PERU - Marcelino Chinguel Lot#2 - Ethiosar - Natural Process 250g
Ethiosar is a fabulous new varietal (hybrid details in the section below). This super-rare coffee is an absolute delight, hitting the sweet spot between fruity and floral but with a full and rounded richness that is impossible to resist.
The journey starts with an elderflower and guava nose overlaying a delicious core of sticky mango. In the cup, this coffee displays gooseberry and pink grapefruit acidity and tropical juicy sweetness in perfect balance.
The finish is astonishingly long. Truly a coffee to sip and savour.
LOCATION: EL LAUREL, LA COIPA, SAN IGNACIO, JAEN
Ethiosar is a hybrid of the Ethiopian varietal Rume Sudan and Sarchimor. Those varietals are themselves hybrids. Rume Sudan is a Typica mutation out of Ethiopia. Sarchimor is a hybrid of Villa Sarchi, a natural dwarf mutation of Bourbon and Timor which is a cross between Robusta and Arabica species. This complex heritage means that there is a lot of genetic diversity in its makeup to offer not only disease resistance and yields but a vibrant cup profile.
Don Marcelino Chinguel had been growing coffee for most of his life (well over forty years!) but despite this he is always willing to explore and change his way of thinking. This lot represent that spirit and is the first lot produced by him of the Ethiosar variety that Marcelino planted in 2018 on his farm.

## Given information
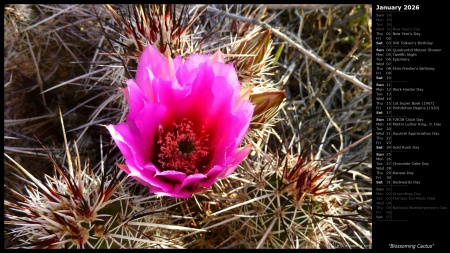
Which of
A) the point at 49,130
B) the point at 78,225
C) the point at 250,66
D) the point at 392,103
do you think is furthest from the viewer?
the point at 49,130

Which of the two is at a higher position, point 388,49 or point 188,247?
point 388,49

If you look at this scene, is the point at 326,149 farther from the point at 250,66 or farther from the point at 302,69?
the point at 250,66

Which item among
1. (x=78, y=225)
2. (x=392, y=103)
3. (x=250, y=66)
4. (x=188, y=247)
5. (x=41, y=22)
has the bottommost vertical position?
→ (x=188, y=247)

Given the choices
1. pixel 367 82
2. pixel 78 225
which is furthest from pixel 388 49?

## Exercise requirements
a) In the Ethiosar coffee description, rewrite the passage from "Don Marcelino Chinguel" up to and including "on his farm.", replacing "farm" with "estate".
b) List every fruit named in the tasting notes of the Ethiosar coffee description.

## Activity answers
a)
Don Marcelino Chinguel had been growing coffee for most of his life (well over forty years!) but despite this he is always willing to explore and change his way of thinking. This lot represent that spirit and is the first lot produced by him of the Ethiosar variety that Marcelino planted in 2018 on his estate.

b) guava, mango, gooseberry, pink grapefruit